Stated exercise. Copy the material from the line containing "Based on what" through the end of the material, swapping "nearest" for "closest" and leaving everything else as it is.

Provided data.
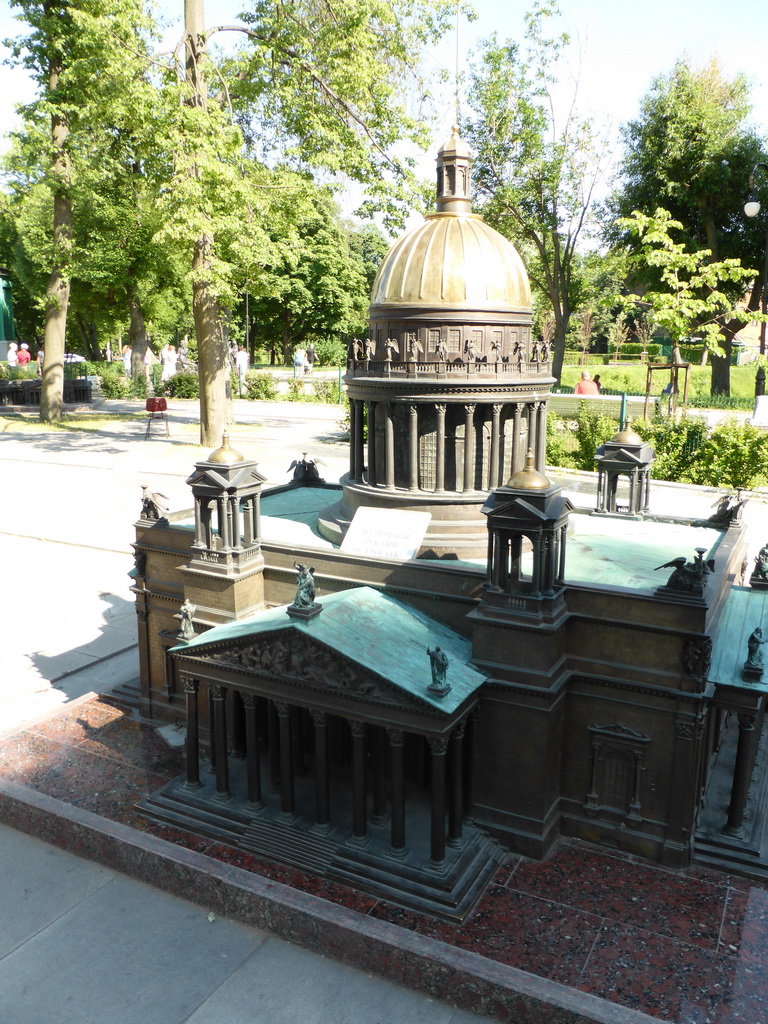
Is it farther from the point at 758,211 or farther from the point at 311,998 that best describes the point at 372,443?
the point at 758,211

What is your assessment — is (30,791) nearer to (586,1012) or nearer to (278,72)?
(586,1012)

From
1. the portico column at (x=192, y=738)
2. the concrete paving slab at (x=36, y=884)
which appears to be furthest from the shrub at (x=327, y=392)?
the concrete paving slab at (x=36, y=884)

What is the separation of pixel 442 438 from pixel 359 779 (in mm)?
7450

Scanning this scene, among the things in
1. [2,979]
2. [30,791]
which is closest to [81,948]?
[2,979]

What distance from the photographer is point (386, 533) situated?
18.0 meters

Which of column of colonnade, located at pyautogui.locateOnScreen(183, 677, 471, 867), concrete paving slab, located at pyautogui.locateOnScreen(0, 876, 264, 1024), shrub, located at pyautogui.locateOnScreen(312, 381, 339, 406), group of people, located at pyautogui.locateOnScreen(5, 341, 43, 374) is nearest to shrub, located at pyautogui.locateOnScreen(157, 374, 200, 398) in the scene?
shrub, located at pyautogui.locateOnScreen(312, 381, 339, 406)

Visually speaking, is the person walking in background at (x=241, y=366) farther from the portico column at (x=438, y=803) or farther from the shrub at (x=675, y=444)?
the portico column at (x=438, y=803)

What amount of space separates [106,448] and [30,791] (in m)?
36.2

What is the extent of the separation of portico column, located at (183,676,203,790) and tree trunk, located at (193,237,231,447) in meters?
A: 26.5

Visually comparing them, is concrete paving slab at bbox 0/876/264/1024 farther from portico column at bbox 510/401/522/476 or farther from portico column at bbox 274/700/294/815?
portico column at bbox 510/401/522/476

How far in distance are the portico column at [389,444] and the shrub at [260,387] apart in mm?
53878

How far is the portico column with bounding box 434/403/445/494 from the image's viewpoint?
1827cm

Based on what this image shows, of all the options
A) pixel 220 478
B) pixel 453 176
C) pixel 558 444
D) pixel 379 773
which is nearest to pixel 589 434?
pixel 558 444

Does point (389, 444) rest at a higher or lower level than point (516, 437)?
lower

Solution to this task.
Based on what this image shows, of all the options
A) pixel 220 478
B) pixel 453 176
C) pixel 558 444
D) pixel 379 773
which is closest to pixel 589 434?
pixel 558 444

Does point (389, 444) rest at a higher or lower level than point (516, 437)?
lower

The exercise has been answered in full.